Thank you. Could you provide the name of your grand lodge or a link?


----------



## Winj (Dec 25, 2016)

i'm sorry my speller wrote wrong, my juridiction is the Gran Masonic Lodge of the State of Rio de Janeiro, your link is https://glmerj.org.br/


We have dealt with its legality among others throughout the world


----------



## Winj (Dec 26, 2016)

Glen Cook said:


> Thank you. Could you provide the name of your grand lodge or a link?


 

What rite do you practice?


----------



## Glen Cook (Dec 26, 2016)

Winj said:


> What rite do you practice?


In Utah and Oklahoma, Preston Webb variants. In England, Emulation. I am also a member of side orders.


----------



## Winj (Dec 26, 2016)

In Rio de Janeiro is practiced 6 different rites, but the old Scots and accepted is the most practiced , 

Can you tell me if there's any brother from New Zealand in forum?
Can you tell me which rite is practiced in the New Zealand  ?


----------



## Bloke (Dec 29, 2016)

Winj said:


> In Rio de Janeiro is practiced 6 different rites, but the old Scots and accepted is the most practiced ,
> 
> Can you tell me if there's any brother from New Zealand in forum?
> Can you tell me which rite is practiced in the New Zealand  ?



GL NZ use a variation of Emulation I believe....


----------



## Michael Yap Montecino (Oct 22, 2017)

jhake27 said:


> Sir good Day, there is masonic lodge here in Doha inside US military base here in Doha Qatar.

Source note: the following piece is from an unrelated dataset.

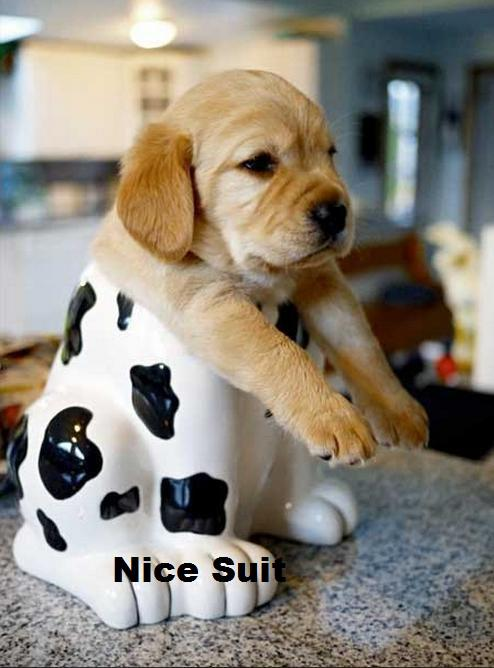 Puppy enclosed in tight suit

I don't located it yet but I' pretty sure that there is a lodge in there, I talk once on Worshipful master. Thank you sir.



Please update me regarding masonic lodge inside military base in Qatar


----------



## Michael Yap Montecino (Oct 22, 2017)

Michael Yap Montecino said:


> Please update me regarding masonic lodge inside military base in Qatar



My email add montecino.m.y@gmail.com


----------



## Ripcord22A (Oct 22, 2017)

Michael Yap Montecino said:


> Please update me regarding masonic lodge inside military base in Qatar



Yeah that's not gonna happen


----------



## Michael Yap Montecino (Oct 23, 2017)

Brethren,  What I mean inside. military base in Qatar. Thanks


----------



## Ripcord22A (Oct 23, 2017)

Yeah we know and that's why I'm not even gonna entertain this question

Sent from my SM-G386T using My Freemasonry mobile app


----------



## ELIJAHWILLY1 (Nov 4, 2018)

jhake27 said:


> Sir good Day, there is masonic lodge here in Doha inside US military base here in Doha Qatar. I don't located it yet but I' pretty sure that there is a lodge in there, I talk once on Worshipful master. Thank you sir.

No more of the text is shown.